President Muhammadu Buhari has told Western countries to return Nigerian assets, saying that trying to retrieve the money through the courts has proved to be a daunting challenge.
The President said this in an article for the Financial Times of London where he also called for the return of artefacts stolen in the country so that they can be used to equip the Edo Museum due to open in 2025.
He said the late military head of state, General Sani Abacha was thought to have stolen $5 billion, noting that after several delays to get the money back, the Federal Government was forced to take legal action against the UK National Crime Agency.
“Given levels of corruption across Africa, there will be a concern as to whether funds returned will be used appropriately. But we should not forget that it was through western jurisdictions that the money was laundered in the first place.
“Not trusting Africans to spend their own money properly echoes the argument that we can’t be trusted to look after our own cultural heritage.”
Buhari said the hold up of the stolen fund will make it difficult for the government to fund infrastructure development.
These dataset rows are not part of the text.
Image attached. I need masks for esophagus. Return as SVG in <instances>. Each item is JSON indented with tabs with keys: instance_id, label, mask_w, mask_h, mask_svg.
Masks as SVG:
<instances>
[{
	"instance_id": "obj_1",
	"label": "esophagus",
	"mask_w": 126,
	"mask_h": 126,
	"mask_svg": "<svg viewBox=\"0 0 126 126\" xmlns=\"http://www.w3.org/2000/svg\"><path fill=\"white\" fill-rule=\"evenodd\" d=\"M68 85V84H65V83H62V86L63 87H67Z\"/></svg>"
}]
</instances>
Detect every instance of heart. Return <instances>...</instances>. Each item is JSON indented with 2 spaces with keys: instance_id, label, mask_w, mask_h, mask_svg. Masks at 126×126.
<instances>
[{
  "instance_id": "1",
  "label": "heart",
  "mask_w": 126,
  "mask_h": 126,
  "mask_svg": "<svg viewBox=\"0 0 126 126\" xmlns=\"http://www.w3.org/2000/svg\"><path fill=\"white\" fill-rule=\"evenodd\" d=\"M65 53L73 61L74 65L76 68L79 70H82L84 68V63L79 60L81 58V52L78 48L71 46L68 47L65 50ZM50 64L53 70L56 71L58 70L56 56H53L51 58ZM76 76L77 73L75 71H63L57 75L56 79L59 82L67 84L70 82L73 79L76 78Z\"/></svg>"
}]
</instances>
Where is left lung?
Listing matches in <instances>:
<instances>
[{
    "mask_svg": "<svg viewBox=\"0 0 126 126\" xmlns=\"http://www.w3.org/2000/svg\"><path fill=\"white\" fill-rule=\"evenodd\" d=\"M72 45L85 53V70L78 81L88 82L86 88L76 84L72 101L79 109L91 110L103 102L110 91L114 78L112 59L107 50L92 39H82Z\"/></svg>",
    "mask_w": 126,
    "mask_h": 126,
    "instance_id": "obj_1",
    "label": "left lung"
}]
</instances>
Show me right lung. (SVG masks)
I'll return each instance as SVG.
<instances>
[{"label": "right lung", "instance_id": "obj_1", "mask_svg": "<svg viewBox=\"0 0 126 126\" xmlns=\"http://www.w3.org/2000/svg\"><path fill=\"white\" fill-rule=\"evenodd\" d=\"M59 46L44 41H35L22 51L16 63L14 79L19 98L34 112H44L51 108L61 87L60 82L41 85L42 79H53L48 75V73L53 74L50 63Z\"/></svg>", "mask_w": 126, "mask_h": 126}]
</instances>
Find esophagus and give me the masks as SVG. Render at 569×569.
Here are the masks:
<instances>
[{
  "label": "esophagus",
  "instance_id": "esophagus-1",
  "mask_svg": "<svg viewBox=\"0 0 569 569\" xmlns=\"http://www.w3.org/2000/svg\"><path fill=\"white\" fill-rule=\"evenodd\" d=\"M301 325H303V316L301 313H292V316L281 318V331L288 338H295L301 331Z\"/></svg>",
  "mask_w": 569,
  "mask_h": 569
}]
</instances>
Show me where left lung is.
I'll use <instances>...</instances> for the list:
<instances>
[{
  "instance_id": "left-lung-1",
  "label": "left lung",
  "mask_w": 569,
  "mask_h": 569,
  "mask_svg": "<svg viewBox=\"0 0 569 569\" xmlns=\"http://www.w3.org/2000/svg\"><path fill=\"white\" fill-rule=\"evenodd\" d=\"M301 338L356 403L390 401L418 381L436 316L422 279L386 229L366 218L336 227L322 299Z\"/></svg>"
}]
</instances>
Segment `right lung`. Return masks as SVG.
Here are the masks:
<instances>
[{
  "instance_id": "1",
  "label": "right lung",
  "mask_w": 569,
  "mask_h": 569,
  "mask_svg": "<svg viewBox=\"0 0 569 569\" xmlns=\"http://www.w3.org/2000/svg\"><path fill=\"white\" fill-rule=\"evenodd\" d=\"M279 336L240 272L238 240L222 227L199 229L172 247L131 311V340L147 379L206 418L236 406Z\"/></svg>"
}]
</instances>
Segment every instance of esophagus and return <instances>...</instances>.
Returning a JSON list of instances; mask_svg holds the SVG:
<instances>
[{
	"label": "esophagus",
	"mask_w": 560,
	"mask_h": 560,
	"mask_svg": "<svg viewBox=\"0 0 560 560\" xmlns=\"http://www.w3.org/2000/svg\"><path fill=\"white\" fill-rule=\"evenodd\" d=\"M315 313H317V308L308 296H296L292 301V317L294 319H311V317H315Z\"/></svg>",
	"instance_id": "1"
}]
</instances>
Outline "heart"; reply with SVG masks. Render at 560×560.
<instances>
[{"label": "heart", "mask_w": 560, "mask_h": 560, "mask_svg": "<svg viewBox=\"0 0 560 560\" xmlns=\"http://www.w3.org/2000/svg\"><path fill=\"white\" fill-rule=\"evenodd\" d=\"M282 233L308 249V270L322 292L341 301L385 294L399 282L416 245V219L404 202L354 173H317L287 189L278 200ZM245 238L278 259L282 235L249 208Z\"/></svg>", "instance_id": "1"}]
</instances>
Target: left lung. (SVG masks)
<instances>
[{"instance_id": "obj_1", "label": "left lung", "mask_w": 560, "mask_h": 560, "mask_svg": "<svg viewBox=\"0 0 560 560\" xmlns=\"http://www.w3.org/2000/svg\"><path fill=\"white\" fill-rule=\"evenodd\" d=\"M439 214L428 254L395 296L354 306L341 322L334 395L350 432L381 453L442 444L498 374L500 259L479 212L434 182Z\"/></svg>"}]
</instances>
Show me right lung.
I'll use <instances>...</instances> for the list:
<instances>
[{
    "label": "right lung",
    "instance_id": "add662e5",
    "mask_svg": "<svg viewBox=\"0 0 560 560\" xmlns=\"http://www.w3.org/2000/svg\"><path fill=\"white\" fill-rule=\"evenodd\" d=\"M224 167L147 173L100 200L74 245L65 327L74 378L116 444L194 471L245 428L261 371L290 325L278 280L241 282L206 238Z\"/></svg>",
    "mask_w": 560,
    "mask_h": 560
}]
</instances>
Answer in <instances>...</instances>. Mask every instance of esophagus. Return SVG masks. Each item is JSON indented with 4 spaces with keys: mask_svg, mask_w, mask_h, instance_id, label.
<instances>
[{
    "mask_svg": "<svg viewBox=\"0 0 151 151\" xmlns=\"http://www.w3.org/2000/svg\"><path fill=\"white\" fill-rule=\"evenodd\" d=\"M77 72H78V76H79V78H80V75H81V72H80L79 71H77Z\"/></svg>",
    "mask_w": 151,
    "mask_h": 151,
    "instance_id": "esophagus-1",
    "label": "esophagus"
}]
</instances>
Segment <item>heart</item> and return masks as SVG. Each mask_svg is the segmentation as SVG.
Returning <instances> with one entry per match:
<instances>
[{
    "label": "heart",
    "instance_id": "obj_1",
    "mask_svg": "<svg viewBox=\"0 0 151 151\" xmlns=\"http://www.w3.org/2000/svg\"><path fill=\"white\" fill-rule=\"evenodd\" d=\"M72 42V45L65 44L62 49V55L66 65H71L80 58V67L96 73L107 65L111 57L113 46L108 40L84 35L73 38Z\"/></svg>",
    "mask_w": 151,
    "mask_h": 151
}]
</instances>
He argued: “Nigeria also has an infrastructure gap to fill — as the World Bank and other international development institutions have highlighted. Though my administration has undertaken the largest infrastructure programme since our country gained independence, the hold-up in repatriating stolen assets held in the west will make it difficult to finance new projects that help to alleviate poverty.
“In 2017, Switzerland returned $321mn to Nigeria’s Social Investment Programme to fund the national social safety net. Monitored by the World Bank, the money has now been disbursed through conditional cash transfers to 1.9mn of Nigeria’s most vulnerable citizens.
“Three years later, the US and the British Channel Island dependency of Jersey returned $311mn to the Presidential Infrastructure Development Fund, managed by the Nigeria Sovereign Investment Authority. The first projects financed by the fund, expressways and bridges, are due to be completed later this year.
“With stolen assets, the precise means by which institutions return such funds — whether they deliver them to the state, a government, an ad hoc fund or some other body — elicit endless discussion rather than action. We know corruption persists across Africa, as it does across the world. But we cannot afford to wait for unspecified “progress” to be achieved before this money is released.”
On the stolen artefacts, President Buhari remarked that Nigerians were delighted by the news this summer that 72 artefacts, known as the Benin Bronzes, held by the Horniman Museum in London were returning home, 125 years after being plundered by British troops.
He added: “The clamour for repatriation of looted treasures is becoming irresistible.
There was once a similar clamour for the return of Africa’s stolen assets, and I see both as part of the same struggle to bring back to Nigeria what is rightfully ours.
“Siphoned from the continent by corrupt former leaders, countless billions remain stashed in western bank accounts.
“Although Nigeria has arguably been the most successful among African nations in securing the return of stolen money, it has recovered only a fraction of what remains in the west.”
He further averred: “In the case of both looted cultural heritage and stolen assets, western museums and authorities largely seem to agree that the loot should, in principle, be handed back.
“However, the technicalities of repatriation leave plenty of room for maintaining the status quo.
“Museums say that treasures should be returned if it can be proved that they were looted. Of course, they argue, it is a different matter if artefacts were acquired through purchases and other legitimate means.
“But it is the same museums that are responsible for assessing the provenance of artefacts. They have a vested interest in keeping them, encouraging a lackadaisical approach and murky criteria.
“In 2025, a new museum will open to showcase the treasures of the Kingdom of Benin. Designed by Ghanaian-British architect David Adjaye, the Edo Museum of West African Art will sit in Benin City, the former capital of the Edo kingdom.
“But without the return of more bronzes held in the west, we may struggle to fill the museum.”